Overview
Above Ground Storage Tank (AGST) Calibration is a precision process used to determine the exact volume of a storage tank for accurate measurement of stored products. Calibration is performed in accordance with the API Manual of Petroleum Measurement Standards Chapter 2, Section 2D (API MPMS 2.2D), using advanced 3D laser scanning technology.
This method, also known as EODR Calibration (Electro Optical Distance Ranging), operates on the principles of LiDAR (Light Detection and Ranging). The process uses a high-precision total station or 3D laser scanner to collect x, y, z coordinates of the internal tank geometry.
Principle of EODR (3D Laser Calibration)
EODR calibration technology uses a laser source that detects surfaces and objects within a 360-degree field and up to 120 meters in range. The scanner captures millions of data points, generating a 3D model of the tank interior, enabling accurate volume computations. This technique minimizes human error, enhances data reliability, and ensures repeatable measurements.
Pre-Assessment for Tank Calibration
Before initiating the calibration process, a pre-assessment must be conducted by the Calibration Engineer to verify that:
- All major repairs or modifications to the tank structure are completed.
- NDT (Non-Destructive Testing) and Hydrostatic Testing have been performed in accordance with API 650 and API 653 standards.

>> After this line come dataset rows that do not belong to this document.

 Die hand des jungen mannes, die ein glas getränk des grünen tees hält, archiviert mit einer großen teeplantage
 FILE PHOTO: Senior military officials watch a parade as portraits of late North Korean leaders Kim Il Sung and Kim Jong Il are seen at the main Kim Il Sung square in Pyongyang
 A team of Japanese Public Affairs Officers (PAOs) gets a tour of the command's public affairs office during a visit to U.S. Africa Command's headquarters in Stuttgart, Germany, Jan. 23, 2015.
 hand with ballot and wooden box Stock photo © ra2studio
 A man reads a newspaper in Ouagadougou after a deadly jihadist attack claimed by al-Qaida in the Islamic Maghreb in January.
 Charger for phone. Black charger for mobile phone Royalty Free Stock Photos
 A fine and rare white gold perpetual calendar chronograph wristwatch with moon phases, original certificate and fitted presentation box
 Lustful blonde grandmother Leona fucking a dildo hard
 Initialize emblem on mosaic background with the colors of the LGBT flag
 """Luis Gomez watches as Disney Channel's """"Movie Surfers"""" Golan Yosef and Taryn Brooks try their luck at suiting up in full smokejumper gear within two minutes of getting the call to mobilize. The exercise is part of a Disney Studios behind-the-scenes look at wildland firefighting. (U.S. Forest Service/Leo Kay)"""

- The tank interior is clean, dry, and free of scaffolding or obstructions.
Fuel Oil Tank Calibration Procedure
Calibration (or strapping) is the science of determining the true volume of a tank at various fill levels. This data is used to develop a calibration chart or volume table, which is critical for inventory control, custody transfer, and product reconciliation.

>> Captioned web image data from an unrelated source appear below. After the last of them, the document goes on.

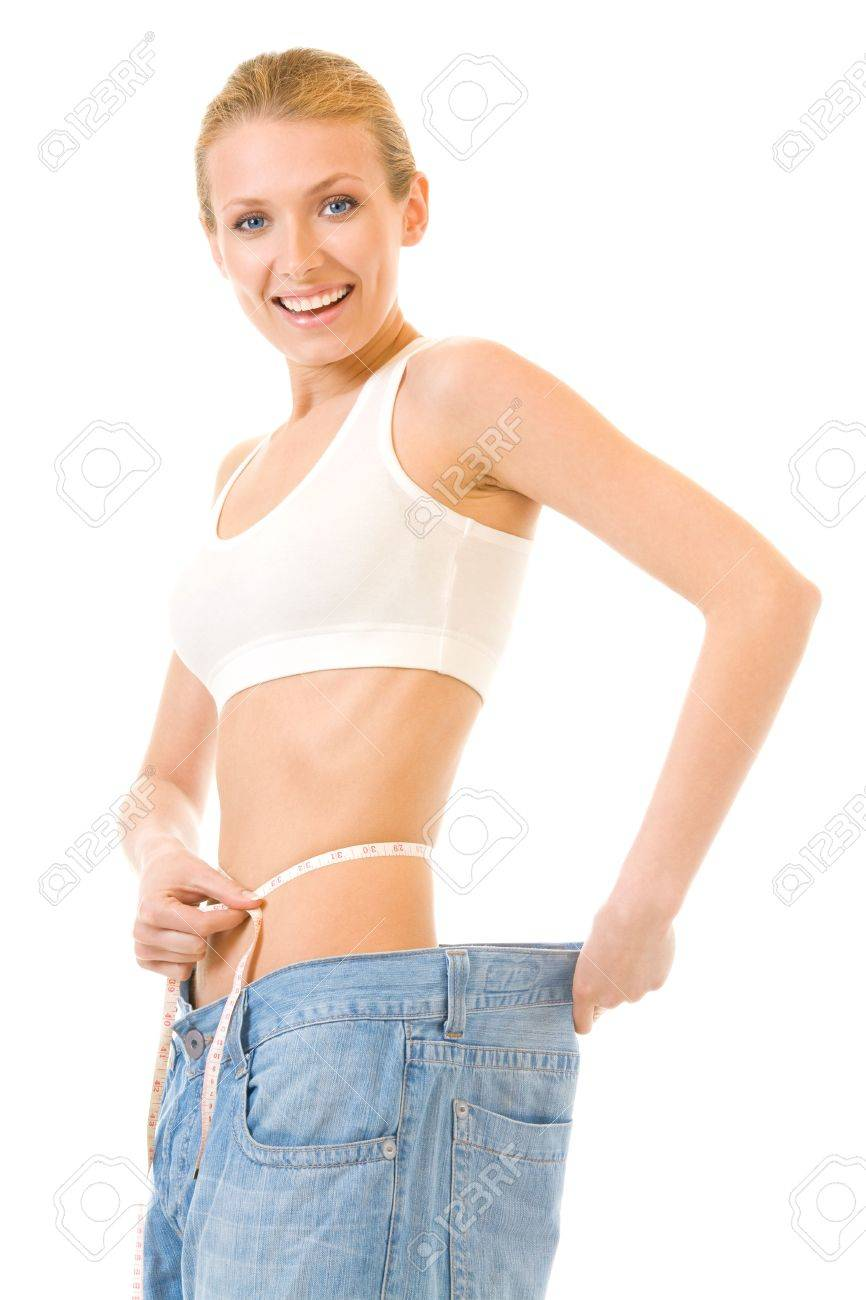 Woman measuring waist with a tape measure in old jeans, isolated Stock Photo - 3005012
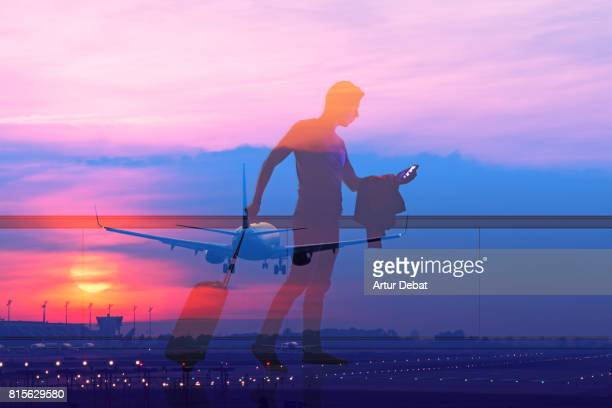 Silhouette of a guy checking his smartphone ready to departure on a airport at sunset with double exposure effect during a travel with trolley suitcase using application technology to get information about the trip.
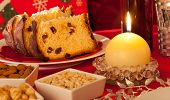 picture of pecan  - Decorated Christmas Dinner Table Setting with food and candles - JPG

Key Terminologies in Tank Calibration
| Term | Definition |
|---|---|
| Datum Plate | The plate located at the base of the tank on the vertical axis beneath the dipping reference point. Used as a measurement origin. |
| Dip Hatch | An opening on the tank roof for sampling, dipping, or ullaging. |
| Dip Pipe | A guide pipe installed from the dip hatch down to the datum plate, essential for floating roof tanks. |
| Shell Plate Thickness | Thickness (in mm) of each tank shell course, measured via Ultrasonic Thickness Measurement (UTM). |
| Tank Height | Vertical distance between the dipping reference point and the datum plate. |
| Dip | The distance from the datum plate to the product surface level inside the tank. |
| Course | A horizontal circumferential ring of steel plates forming the tank shell. |
| Deadwood | Internal components that affect tank volume. Positive deadwood adds to volume; Negative deadwood reduces it. |
EODR Calibration Procedure
Setup – The 3D laser scanner is placed inside the tank.
Scanning – The scanner rotates and collects millions of data points from the internal surface.

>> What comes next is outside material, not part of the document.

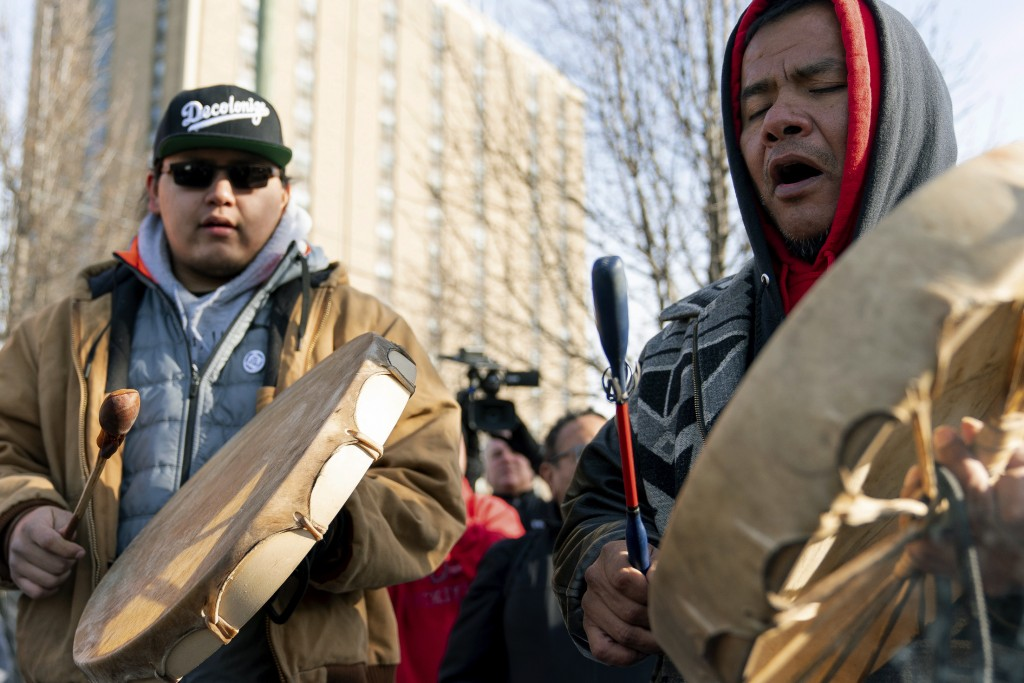 Sleepy Eye Lafromboise, right, and his son Eshtakaba, both of the Sioux Nation, sing during a gathering of Native American supporters in front of the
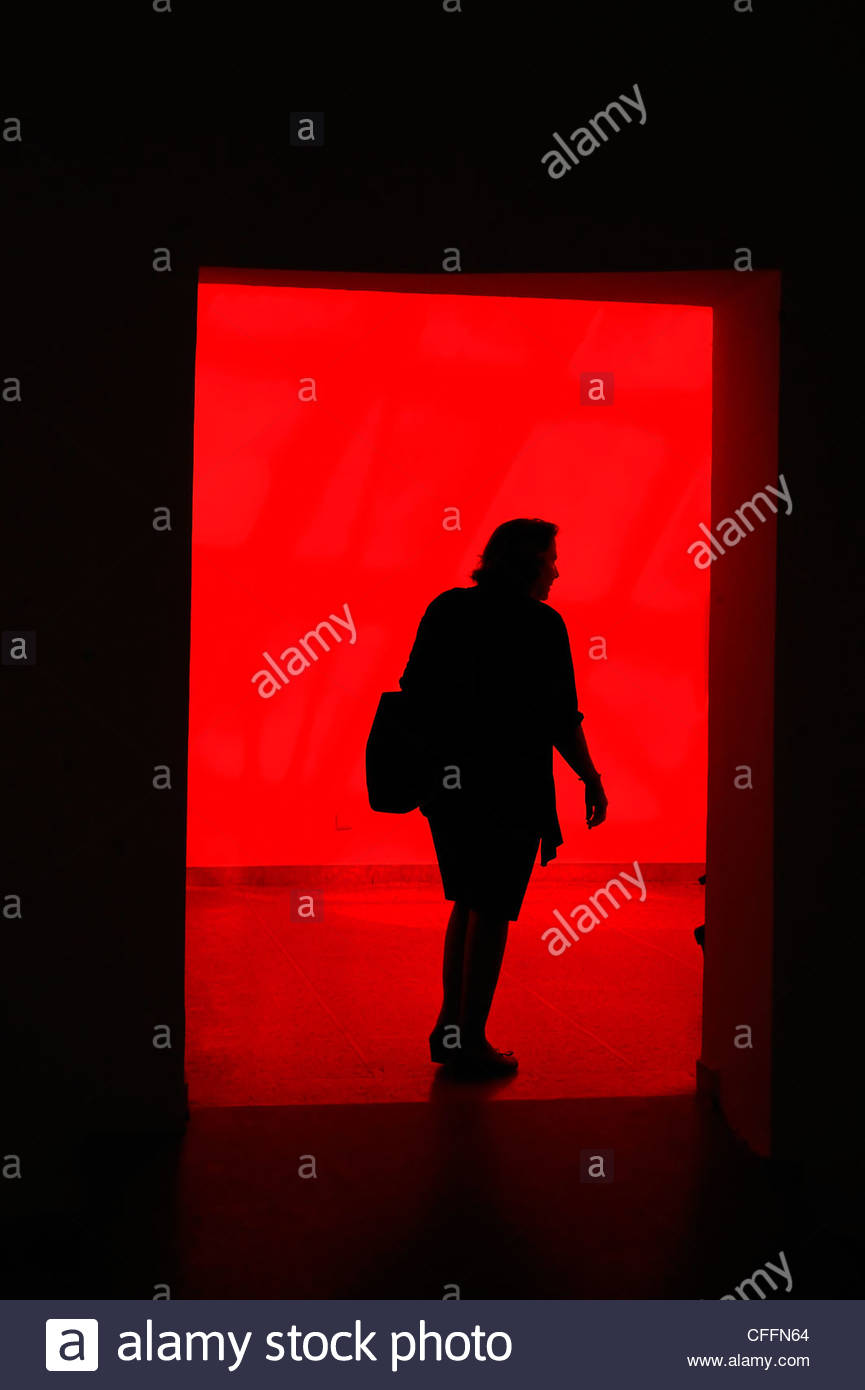 Venice Italy Biennale woman in a red - Stock Image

Data Processing – Specialized software generates a 3D point cloud and computes the actual geometry of the tank.
Volume Calculation – From this 3D model, a detailed volume table is created, showing precise tank capacities at incremental fill heights.
Storage Tank Calibration Chart Includes:
- Shell plate thickness per course
- Total tank height
- Safe filling height
- Tiltness or out-of-plumb deviation
- Elevation or vertical position of tank
- Dimensions of internal appurtenances (nozzles, manholes, heating coils, etc.)
- Floating roof height and design specifics
- Temperature and density of product (for volume correction factors)
Benefits of EODR Calibration
- Non-intrusive and fast data collection
- High-accuracy measurements
- No need for manual strapping or emptying tank
- Enhanced safety and efficiency
- Conforms with API, ISO, and industry standards
Conclusion
Modern above ground storage tank calibration using LiDAR-based EODR technology provides unmatched accuracy and reliability. By leveraging 3D scanning, facilities can optimize inventory control, ensure compliance with international standards, and reduce operational downtime during measurement.